Bereitgestellte Einträge:
■ ■ ■ ■ ■

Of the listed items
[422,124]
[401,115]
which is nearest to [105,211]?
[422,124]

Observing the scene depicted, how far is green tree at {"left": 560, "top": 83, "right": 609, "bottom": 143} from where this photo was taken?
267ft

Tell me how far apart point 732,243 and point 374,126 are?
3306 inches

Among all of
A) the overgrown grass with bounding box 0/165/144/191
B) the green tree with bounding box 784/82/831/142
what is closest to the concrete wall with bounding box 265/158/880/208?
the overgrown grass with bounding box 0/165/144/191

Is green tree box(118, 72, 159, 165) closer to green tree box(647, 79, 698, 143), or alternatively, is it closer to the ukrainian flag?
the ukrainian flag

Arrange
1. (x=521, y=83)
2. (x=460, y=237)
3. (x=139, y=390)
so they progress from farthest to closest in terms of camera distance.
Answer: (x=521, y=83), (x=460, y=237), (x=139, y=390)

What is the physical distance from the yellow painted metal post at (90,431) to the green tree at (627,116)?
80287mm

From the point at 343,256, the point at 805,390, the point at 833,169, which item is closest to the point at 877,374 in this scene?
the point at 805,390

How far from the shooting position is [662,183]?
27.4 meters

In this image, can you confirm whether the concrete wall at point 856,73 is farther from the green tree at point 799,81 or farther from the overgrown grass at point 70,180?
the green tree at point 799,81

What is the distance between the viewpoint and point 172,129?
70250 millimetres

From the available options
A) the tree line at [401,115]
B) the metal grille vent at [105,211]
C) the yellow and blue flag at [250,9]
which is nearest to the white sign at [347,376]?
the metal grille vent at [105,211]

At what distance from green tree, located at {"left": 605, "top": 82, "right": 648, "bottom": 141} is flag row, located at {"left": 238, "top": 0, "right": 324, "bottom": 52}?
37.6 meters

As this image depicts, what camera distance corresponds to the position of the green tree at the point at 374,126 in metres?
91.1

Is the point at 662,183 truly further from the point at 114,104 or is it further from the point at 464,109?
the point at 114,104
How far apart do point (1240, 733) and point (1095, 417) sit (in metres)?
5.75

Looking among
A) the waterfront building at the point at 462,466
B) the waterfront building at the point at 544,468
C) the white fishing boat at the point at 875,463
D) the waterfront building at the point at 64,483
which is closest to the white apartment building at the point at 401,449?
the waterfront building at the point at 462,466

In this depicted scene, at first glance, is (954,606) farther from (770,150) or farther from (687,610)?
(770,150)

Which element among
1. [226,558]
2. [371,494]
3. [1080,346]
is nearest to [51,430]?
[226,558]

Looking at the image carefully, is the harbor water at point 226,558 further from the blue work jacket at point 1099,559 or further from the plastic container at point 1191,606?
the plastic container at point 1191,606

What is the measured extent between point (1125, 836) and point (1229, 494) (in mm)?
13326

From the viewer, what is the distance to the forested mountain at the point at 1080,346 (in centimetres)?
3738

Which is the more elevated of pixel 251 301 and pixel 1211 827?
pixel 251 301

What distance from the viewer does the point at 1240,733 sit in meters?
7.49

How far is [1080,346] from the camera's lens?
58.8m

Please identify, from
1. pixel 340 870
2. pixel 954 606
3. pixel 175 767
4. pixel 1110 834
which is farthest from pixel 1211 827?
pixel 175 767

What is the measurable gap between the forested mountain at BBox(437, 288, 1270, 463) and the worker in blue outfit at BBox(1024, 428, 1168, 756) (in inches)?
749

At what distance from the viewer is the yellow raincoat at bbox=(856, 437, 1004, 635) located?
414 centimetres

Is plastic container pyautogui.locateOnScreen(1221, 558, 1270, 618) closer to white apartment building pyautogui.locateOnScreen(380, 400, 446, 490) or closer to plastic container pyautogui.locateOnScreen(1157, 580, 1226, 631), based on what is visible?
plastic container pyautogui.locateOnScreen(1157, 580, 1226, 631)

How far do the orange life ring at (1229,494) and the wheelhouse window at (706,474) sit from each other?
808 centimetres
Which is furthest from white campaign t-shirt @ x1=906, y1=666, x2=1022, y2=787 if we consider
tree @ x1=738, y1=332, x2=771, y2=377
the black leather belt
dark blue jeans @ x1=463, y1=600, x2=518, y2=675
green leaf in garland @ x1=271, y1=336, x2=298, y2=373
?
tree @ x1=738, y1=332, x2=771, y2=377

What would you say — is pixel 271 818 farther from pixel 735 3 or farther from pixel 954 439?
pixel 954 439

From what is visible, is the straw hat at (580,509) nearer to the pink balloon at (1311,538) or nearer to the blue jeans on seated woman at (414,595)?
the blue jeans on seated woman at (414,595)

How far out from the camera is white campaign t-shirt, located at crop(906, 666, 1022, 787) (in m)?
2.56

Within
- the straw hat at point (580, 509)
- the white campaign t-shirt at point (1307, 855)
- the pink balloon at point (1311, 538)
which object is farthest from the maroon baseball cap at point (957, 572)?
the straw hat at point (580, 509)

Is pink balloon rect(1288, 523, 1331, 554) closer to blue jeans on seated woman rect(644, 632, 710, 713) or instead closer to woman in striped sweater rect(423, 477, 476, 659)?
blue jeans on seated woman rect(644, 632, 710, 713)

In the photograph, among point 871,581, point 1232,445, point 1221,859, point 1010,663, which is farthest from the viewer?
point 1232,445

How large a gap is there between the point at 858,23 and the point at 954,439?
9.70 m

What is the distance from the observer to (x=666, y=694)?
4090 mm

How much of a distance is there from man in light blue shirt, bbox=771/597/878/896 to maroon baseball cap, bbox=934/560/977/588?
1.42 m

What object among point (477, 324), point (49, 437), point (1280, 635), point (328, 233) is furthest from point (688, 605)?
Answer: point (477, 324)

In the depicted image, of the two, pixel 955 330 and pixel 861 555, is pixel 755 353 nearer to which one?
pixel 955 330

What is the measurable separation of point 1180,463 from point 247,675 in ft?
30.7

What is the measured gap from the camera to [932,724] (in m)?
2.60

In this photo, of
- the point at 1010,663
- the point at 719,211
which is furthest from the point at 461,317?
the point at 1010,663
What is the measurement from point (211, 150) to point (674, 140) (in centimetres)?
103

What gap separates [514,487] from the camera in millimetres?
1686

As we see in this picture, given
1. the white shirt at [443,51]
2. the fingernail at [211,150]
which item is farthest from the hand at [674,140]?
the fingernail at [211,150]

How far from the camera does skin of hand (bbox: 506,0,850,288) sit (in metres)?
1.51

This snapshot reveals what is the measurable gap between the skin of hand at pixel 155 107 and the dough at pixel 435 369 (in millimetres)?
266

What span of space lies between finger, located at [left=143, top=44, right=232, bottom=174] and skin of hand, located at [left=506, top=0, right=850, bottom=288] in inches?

■ ■ ■ ■ ■

Deine Aufgabe:
Benenne im gesamten Material „concrete wall“ in „stone wall“ um und gib alle Zeilen ansonsten unverändert wieder.

Antwort zur Aufgabe:
Of the listed items
[422,124]
[401,115]
which is nearest to [105,211]?
[422,124]

Observing the scene depicted, how far is green tree at {"left": 560, "top": 83, "right": 609, "bottom": 143} from where this photo was taken?
267ft

Tell me how far apart point 732,243 and point 374,126 are?
3306 inches

Among all of
A) the overgrown grass with bounding box 0/165/144/191
B) the green tree with bounding box 784/82/831/142
what is closest to the stone wall with bounding box 265/158/880/208?
the overgrown grass with bounding box 0/165/144/191

Is green tree box(118, 72, 159, 165) closer to green tree box(647, 79, 698, 143), or alternatively, is it closer to the ukrainian flag?
the ukrainian flag

Arrange
1. (x=521, y=83)
2. (x=460, y=237)
3. (x=139, y=390)
so they progress from farthest to closest in terms of camera distance.
Answer: (x=521, y=83), (x=460, y=237), (x=139, y=390)

What is the physical distance from the yellow painted metal post at (90,431) to the green tree at (627,116)?
80287mm

From the point at 343,256, the point at 805,390, the point at 833,169, which item is closest to the point at 877,374 in this scene?
the point at 805,390

How far from the shooting position is [662,183]?
27.4 meters

In this image, can you confirm whether the stone wall at point 856,73 is farther from the green tree at point 799,81 or farther from the overgrown grass at point 70,180?
the green tree at point 799,81

What is the distance between the viewpoint and point 172,129?
70250 millimetres

From the available options
A) the tree line at [401,115]
B) the metal grille vent at [105,211]
C) the yellow and blue flag at [250,9]
which is nearest to the white sign at [347,376]?
the metal grille vent at [105,211]

At what distance from green tree, located at {"left": 605, "top": 82, "right": 648, "bottom": 141} is flag row, located at {"left": 238, "top": 0, "right": 324, "bottom": 52}?
37.6 meters

As this image depicts, what camera distance corresponds to the position of the green tree at the point at 374,126 in metres?
91.1

Is the point at 662,183 truly further from the point at 114,104 or is it further from the point at 464,109?
the point at 114,104
How far apart do point (1240, 733) and point (1095, 417) sit (in metres)?
5.75

Looking among
A) the waterfront building at the point at 462,466
B) the waterfront building at the point at 544,468
C) the white fishing boat at the point at 875,463
D) the waterfront building at the point at 64,483
which is closest to the white apartment building at the point at 401,449?
the waterfront building at the point at 462,466

In this depicted scene, at first glance, is (954,606) farther from (770,150) or farther from (687,610)?
(770,150)

Which element among
1. [226,558]
2. [371,494]
3. [1080,346]
is nearest to [51,430]?
[226,558]

Looking at the image carefully, is the harbor water at point 226,558 further from the blue work jacket at point 1099,559 or further from the plastic container at point 1191,606?
the plastic container at point 1191,606

What is the measured extent between point (1125, 836) and point (1229, 494) (in mm)?
13326

From the viewer, what is the distance to the forested mountain at the point at 1080,346 (in centimetres)?
3738

Which is the more elevated of pixel 251 301 and pixel 1211 827?
pixel 251 301

What distance from the viewer does the point at 1240,733 sit in meters?
7.49

How far is [1080,346] from the camera's lens?
58.8m

Please identify, from
1. pixel 340 870
2. pixel 954 606
3. pixel 175 767
4. pixel 1110 834
which is farthest from pixel 1211 827?
pixel 175 767

What is the measurable gap between the forested mountain at BBox(437, 288, 1270, 463) and the worker in blue outfit at BBox(1024, 428, 1168, 756) (in inches)?
749

At what distance from the viewer is the yellow raincoat at bbox=(856, 437, 1004, 635) located?
414 centimetres

Is plastic container pyautogui.locateOnScreen(1221, 558, 1270, 618) closer to white apartment building pyautogui.locateOnScreen(380, 400, 446, 490) or closer to plastic container pyautogui.locateOnScreen(1157, 580, 1226, 631), based on what is visible?
plastic container pyautogui.locateOnScreen(1157, 580, 1226, 631)

How far do the orange life ring at (1229,494) and the wheelhouse window at (706,474) sit from each other?
808 centimetres
Which is furthest from white campaign t-shirt @ x1=906, y1=666, x2=1022, y2=787 if we consider
tree @ x1=738, y1=332, x2=771, y2=377
the black leather belt
dark blue jeans @ x1=463, y1=600, x2=518, y2=675
green leaf in garland @ x1=271, y1=336, x2=298, y2=373
?
tree @ x1=738, y1=332, x2=771, y2=377

What would you say — is pixel 271 818 farther from pixel 735 3 or farther from pixel 954 439?
pixel 954 439

From what is visible, is the straw hat at (580,509) nearer to the pink balloon at (1311,538) or nearer to the blue jeans on seated woman at (414,595)?
the blue jeans on seated woman at (414,595)

How far out from the camera is white campaign t-shirt, located at crop(906, 666, 1022, 787) (in m)?
2.56

Within
- the straw hat at point (580, 509)
- the white campaign t-shirt at point (1307, 855)
- the pink balloon at point (1311, 538)
which object is farthest from the maroon baseball cap at point (957, 572)?
the straw hat at point (580, 509)

Is pink balloon rect(1288, 523, 1331, 554) closer to blue jeans on seated woman rect(644, 632, 710, 713) or instead closer to woman in striped sweater rect(423, 477, 476, 659)?
blue jeans on seated woman rect(644, 632, 710, 713)

In the photograph, among point 871,581, point 1232,445, point 1221,859, point 1010,663, which is farthest from the viewer?
point 1232,445

How large a gap is there between the point at 858,23 and the point at 954,439?
9.70 m

What is the distance from the observer to (x=666, y=694)?
4090 mm

How much of a distance is there from man in light blue shirt, bbox=771/597/878/896 to maroon baseball cap, bbox=934/560/977/588?
1.42 m

What object among point (477, 324), point (49, 437), point (1280, 635), point (328, 233) is furthest from point (688, 605)?
Answer: point (477, 324)

In the depicted image, of the two, pixel 955 330 and pixel 861 555, is pixel 755 353 nearer to which one?
pixel 955 330

What is the measurable separation of point 1180,463 from point 247,675 in ft?
30.7

What is the measured gap from the camera to [932,724] (in m)?
2.60

In this photo, of
- the point at 1010,663
- the point at 719,211
which is furthest from the point at 461,317?
the point at 1010,663
What is the measurement from point (211, 150) to point (674, 140) (in centimetres)?
103

What gap separates [514,487] from the camera in millimetres?
1686

As we see in this picture, given
1. the white shirt at [443,51]
2. the fingernail at [211,150]
which item is farthest from the hand at [674,140]?
the fingernail at [211,150]

How far from the camera does skin of hand (bbox: 506,0,850,288) sit (in metres)?
1.51

This snapshot reveals what is the measurable gap between the skin of hand at pixel 155 107 and the dough at pixel 435 369 (in millimetres)?
266

What span of space lies between finger, located at [left=143, top=44, right=232, bottom=174] and skin of hand, located at [left=506, top=0, right=850, bottom=288] in inches?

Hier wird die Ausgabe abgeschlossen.